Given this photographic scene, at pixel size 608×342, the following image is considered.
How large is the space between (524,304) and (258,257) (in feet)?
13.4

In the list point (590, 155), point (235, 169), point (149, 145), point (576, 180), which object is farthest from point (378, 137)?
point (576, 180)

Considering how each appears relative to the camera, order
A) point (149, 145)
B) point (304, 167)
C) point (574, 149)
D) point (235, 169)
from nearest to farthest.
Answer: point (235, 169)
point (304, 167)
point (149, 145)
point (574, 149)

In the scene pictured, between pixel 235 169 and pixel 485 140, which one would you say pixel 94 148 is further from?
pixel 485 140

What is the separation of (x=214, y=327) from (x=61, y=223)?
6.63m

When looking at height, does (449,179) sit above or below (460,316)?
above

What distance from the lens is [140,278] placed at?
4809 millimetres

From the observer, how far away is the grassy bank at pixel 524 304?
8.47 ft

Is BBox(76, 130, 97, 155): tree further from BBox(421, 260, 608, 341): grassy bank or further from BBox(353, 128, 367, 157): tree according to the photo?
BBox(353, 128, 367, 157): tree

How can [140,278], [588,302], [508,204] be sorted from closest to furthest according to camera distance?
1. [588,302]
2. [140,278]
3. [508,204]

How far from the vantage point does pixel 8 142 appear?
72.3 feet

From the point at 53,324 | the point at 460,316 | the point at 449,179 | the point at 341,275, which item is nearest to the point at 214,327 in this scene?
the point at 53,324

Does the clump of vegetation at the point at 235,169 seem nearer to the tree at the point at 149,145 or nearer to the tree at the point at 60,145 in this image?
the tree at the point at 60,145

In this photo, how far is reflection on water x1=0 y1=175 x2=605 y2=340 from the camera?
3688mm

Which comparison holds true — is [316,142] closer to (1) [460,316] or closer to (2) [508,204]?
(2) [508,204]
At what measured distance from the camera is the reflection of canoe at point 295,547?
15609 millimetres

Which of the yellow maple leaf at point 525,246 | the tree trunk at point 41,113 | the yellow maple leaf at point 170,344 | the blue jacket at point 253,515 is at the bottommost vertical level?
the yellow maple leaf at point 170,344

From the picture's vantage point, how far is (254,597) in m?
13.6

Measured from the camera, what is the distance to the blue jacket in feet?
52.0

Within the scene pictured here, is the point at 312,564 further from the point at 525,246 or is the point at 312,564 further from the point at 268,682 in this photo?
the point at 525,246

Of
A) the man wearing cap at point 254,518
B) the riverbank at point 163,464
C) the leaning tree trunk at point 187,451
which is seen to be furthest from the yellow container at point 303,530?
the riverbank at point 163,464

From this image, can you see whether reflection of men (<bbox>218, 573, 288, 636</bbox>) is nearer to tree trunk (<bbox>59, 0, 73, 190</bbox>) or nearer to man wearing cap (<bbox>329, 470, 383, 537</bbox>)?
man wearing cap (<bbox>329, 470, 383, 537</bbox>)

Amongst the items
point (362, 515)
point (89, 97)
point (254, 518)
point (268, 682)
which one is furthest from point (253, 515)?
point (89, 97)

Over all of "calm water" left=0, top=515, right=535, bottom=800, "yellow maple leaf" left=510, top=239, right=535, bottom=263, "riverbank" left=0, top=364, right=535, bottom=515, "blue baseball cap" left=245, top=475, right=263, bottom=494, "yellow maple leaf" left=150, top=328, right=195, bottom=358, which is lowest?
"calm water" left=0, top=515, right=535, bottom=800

| The exercise |
Starting at the line that contains "Amongst the items" and ending at the last line of the records, put each line into a Markdown table with the columns Row and Line, skipping blank lines.

| Result of this exercise |
| Row | Line |
|---|---|
| 1 | Amongst the items |
| 2 | point (362, 515) |
| 3 | point (89, 97) |
| 4 | point (254, 518) |
| 5 | point (268, 682) |
| 6 | which one is furthest from point (253, 515)? |
| 7 | point (89, 97) |
| 8 | Over all of "calm water" left=0, top=515, right=535, bottom=800, "yellow maple leaf" left=510, top=239, right=535, bottom=263, "riverbank" left=0, top=364, right=535, bottom=515, "blue baseball cap" left=245, top=475, right=263, bottom=494, "yellow maple leaf" left=150, top=328, right=195, bottom=358, which is lowest? |
| 9 | "calm water" left=0, top=515, right=535, bottom=800 |